Finally after corresponding with Doug at FrankenTurbo and the support at Auber Instruments for a few days I was able to get the Auber Air Temperature sensor properly wired up to the LMA-3 so that I could log air temperatures coming out of the the turbocharger compressor. The sensor probe is located in the metal hard pipe that joins the turbo compressor outlet and the intercooler inlet – so these readings are approximately what the compressor is putting out without the benefit of passing through the heat exchanger.
It was a bit late in the day when I finally got it hooked up and the S4 out onto the road for a test drive to see how the logging worked, so there’s only a very small boost event that is in 2nd gear. Nevertheless the results below are interesting to me.
The chart above shows on the left hand vertical axis boost pressure, both at the compressor (CAP), and at the Intake Manifold (MAP). The AFR is also logged on this axis. Even at these low boost pressures there is some noticeable drop in boost pressure from the compressor to the intake manifold.

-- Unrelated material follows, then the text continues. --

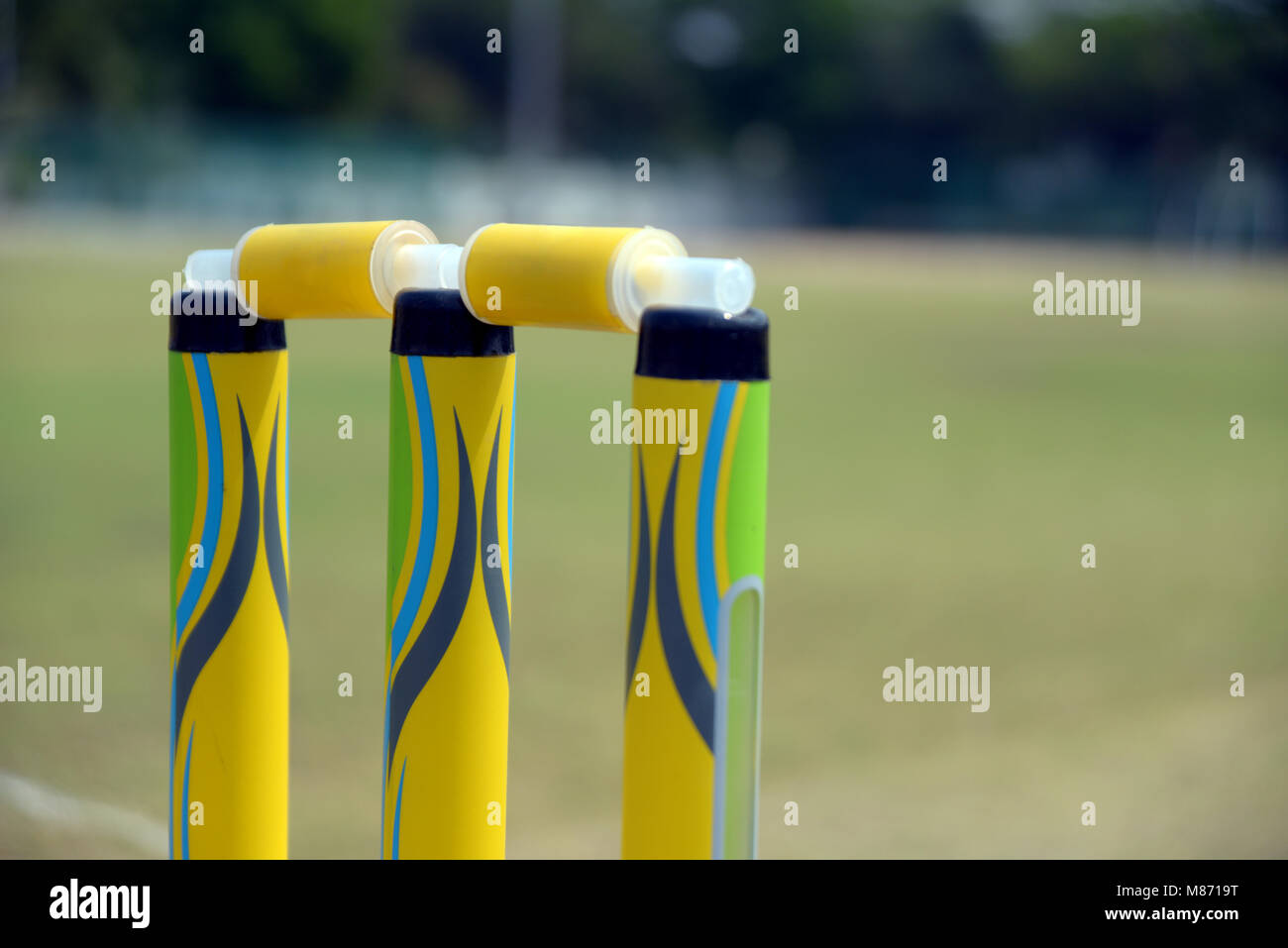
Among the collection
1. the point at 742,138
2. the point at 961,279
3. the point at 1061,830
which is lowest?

Along the second vertical axis is the temperature scale for the Outside air temperature (OAT), the intake air temperature (IAT) as measured by the vehicles intake air temperature sensor, as well as the new addition, the Auber recorded Compressor Outlet Temperature (COT). Even the performance of the S4 Stock Intercoolers looks impressive when the flat line of the IAT is compared to the compressor outlet temperature. On the other hand at four to five psi the turbo’s are pushing the air temps up approximately 30 degF, I’ll be curious to see what happens with these temperatures with higher boost levels.